__Dataset content__
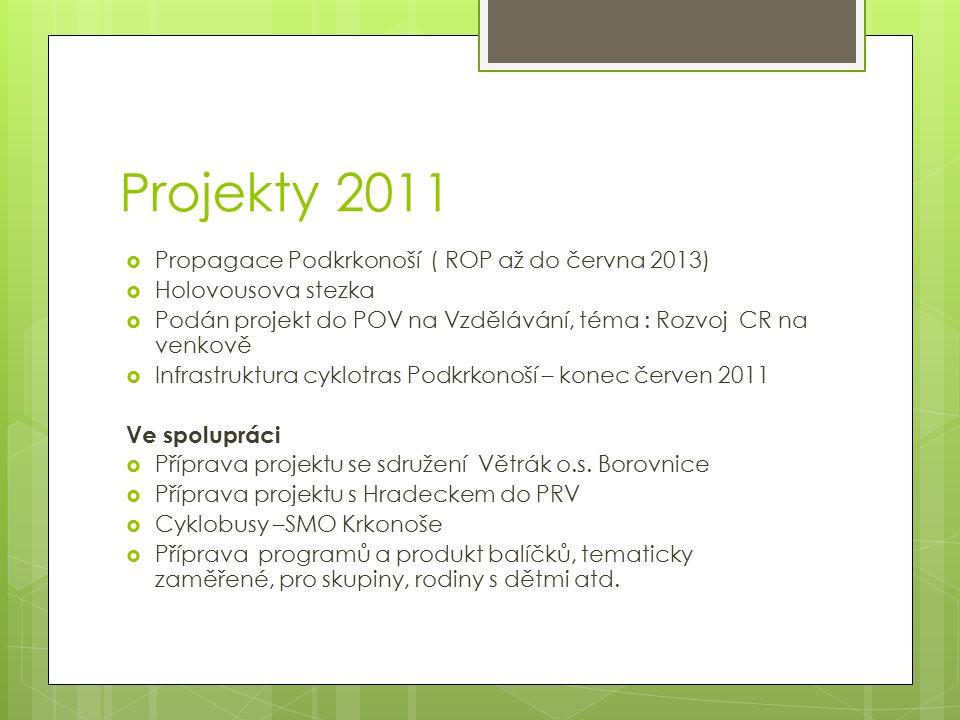 Prezentace o veletrhy – Brno, Praha, HK, Jablonec o seminář pro profesionály Czechtourism – 25.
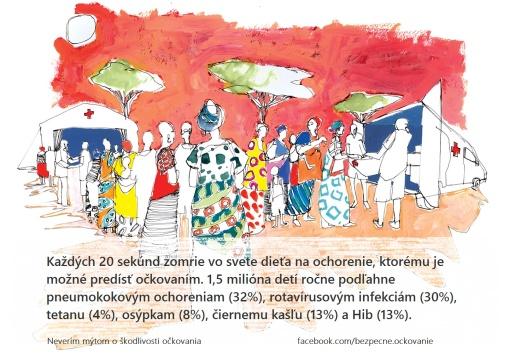 Kým niektorí slovenskí rodičia odmietajú očkovanie...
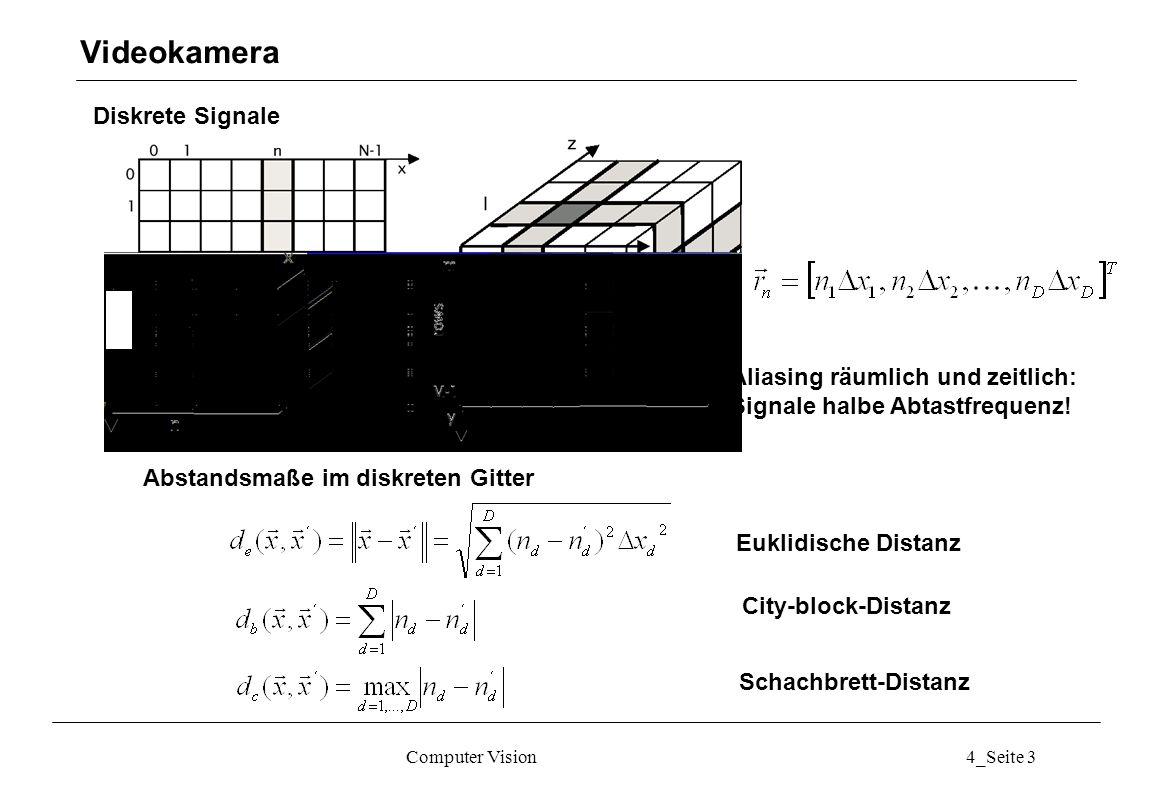 Videokamera Diskrete Signale Aliasing räumlich und zeitlich:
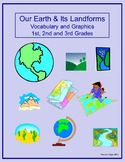 Our Earth and Its Landforms Grades 1 - 3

__Action item__
Take the data above and repeat it exactly, leaving each picture out.

__Exercise solution__
 Prezentace o veletrhy – Brno, Praha, HK, Jablonec o seminář pro profesionály Czechtourism – 25.
 Kým niektorí slovenskí rodičia odmietajú očkovanie...
 Videokamera Diskrete Signale Aliasing räumlich und zeitlich:
 Our Earth and Its Landforms Grades 1 - 3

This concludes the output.